12. Paris

Jul 20, 2012 19:04



Title: Avengers Adventures in Texting
Characters: All
Rating: PG-13-ish
Disclaimer: I own nothing!

To: Tasha
From: Clint

OOOOO

Clint: So I’m pretty sure Fury is going to want to talk to us about what happened in Paris…

Tasha: I’m not sure what you mean.

Clint: Come on, Tasha, don’t do that. You know what I’m talking about.

Tasha: Hmm…nope, not ringing any bells.

Clint: Well, for starters you killed our mole. The one we were supposed to bring back alive.

Tasha: I didn’t mean to kill him, I was just trying to subdue him.

Clint: You stabbed him in the throat with a fork.

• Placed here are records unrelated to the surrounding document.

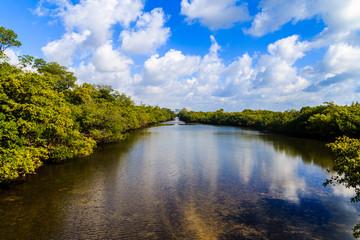 beautiful blue sky over mangrove-lined waterway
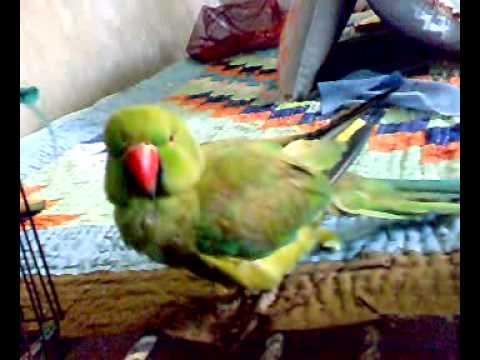 Smartest Talking Parrot sindhi parrot...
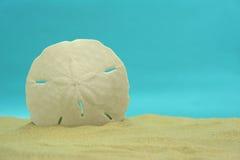 美元沙子 免版税库存图片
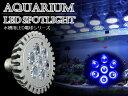 交換球 LED スポットライト 青6灯 照射角60度 水槽用照明 LED照明 LEDライト 【アクアリウム 熱帯魚 淡水魚 海水魚 水草 サンゴ イソギンチャク ミドリイシ シャコガイ 観賞魚 水槽 レイアウト】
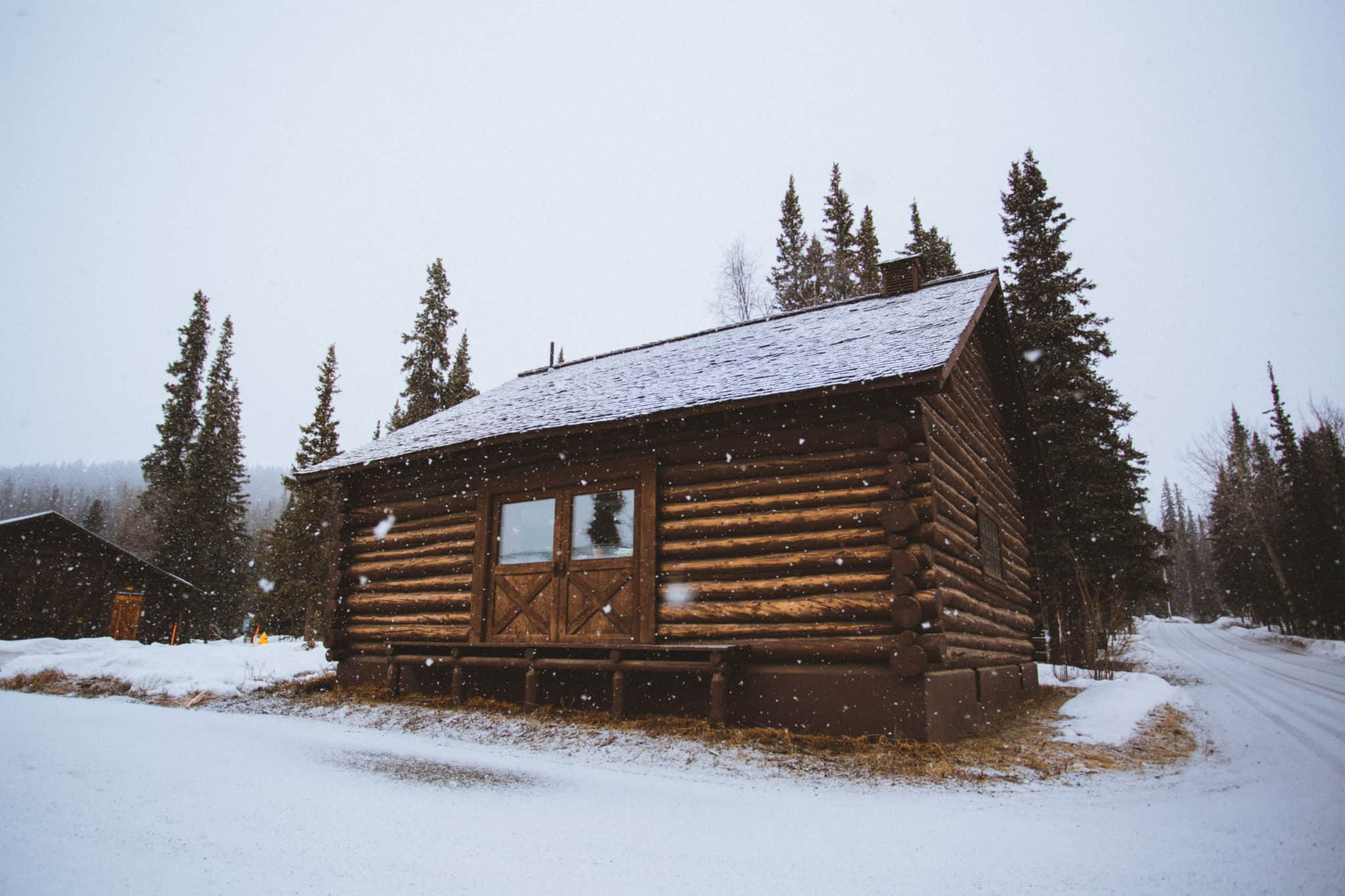 Things To Do In Fairbanks - Denali National Park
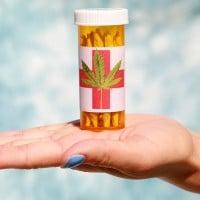 Medicinal marijuana in Macedonia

Tasha: He startled me. He shouldn’t have been lurking around in that hallway anyway.

Clint: He’s a mole, he’s supposed to lurk. I think he’s a professional lurker by this point…er, he was. He probably majored in lurking in college.

Tasha: Still, he shouldn’t have snuck up on me. And if we’re pointing fingers, you’re not entirely innocent either.

Clint: Please, my guilt in this is about 10%

Tasha: You punched the Prime Minister’s wife.

Clint: Yeah but-

Tasha: In the face. And left her in the bathroom on the floor. I think you broke her nose.

Clint: She was coming on to me! She hounded me all night like a dog with a bone and followed me into the restroom trying to get a quickie out of the deal!

Tasha: The point is that neither of us were guilt-free on this mission. We both did things we shouldn’t have.

Clint: Fine…Fury’s still going to be pretty pissed though.

Tasha: Probably.

Clint: I think we should leave out the part about accidentally shooting the French Ambassador…

Tasha: He was wearing a vest already, it doesn’t count.